§ Provided records:

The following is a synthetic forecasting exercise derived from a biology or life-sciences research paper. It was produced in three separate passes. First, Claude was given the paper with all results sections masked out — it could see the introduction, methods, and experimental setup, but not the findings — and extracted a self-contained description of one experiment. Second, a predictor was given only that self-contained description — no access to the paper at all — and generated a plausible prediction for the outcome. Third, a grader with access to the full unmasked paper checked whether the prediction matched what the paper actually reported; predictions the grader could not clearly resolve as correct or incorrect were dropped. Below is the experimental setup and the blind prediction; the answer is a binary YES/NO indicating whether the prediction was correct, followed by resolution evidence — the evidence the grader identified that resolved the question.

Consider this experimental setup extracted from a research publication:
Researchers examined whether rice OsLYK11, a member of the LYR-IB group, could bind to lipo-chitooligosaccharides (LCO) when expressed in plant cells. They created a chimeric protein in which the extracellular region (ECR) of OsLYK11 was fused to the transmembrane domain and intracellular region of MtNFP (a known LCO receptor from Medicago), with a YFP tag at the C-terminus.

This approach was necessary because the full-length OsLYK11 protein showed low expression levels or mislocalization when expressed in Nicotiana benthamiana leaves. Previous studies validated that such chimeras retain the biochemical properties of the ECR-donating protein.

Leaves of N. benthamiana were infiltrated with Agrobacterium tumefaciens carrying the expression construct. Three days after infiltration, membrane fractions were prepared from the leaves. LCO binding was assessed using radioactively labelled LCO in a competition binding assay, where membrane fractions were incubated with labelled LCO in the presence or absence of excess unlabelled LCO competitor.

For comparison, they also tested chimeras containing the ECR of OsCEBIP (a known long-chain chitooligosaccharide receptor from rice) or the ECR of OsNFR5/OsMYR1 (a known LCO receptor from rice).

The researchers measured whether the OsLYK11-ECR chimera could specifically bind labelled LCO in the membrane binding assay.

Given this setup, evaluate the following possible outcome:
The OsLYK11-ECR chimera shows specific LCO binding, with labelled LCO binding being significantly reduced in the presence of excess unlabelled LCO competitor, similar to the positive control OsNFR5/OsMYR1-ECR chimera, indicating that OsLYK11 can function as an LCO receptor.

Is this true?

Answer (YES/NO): YES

§ Instructions for the task:
Pull every line containing "following" out of the entries.

§ Output of the exercise:
The following is a synthetic forecasting exercise derived from a biology or life-sciences research paper. It was produced in three separate passes. First, Claude was given the paper with all results sections masked out — it could see the introduction, methods, and experimental setup, but not the findings — and extracted a self-contained description of one experiment. Second, a predictor was given only that self-contained description — no access to the paper at all — and generated a plausible prediction for the outcome. Third, a grader with access to the full unmasked paper checked whether the prediction matched what the paper actually reported; predictions the grader could not clearly resolve as correct or incorrect were dropped. Below is the experimental setup and the blind prediction; the answer is a binary YES/NO indicating whether the prediction was correct, followed by resolution evidence — the evidence the grader identified that resolved the question.
Given this setup, evaluate the following possible outcome:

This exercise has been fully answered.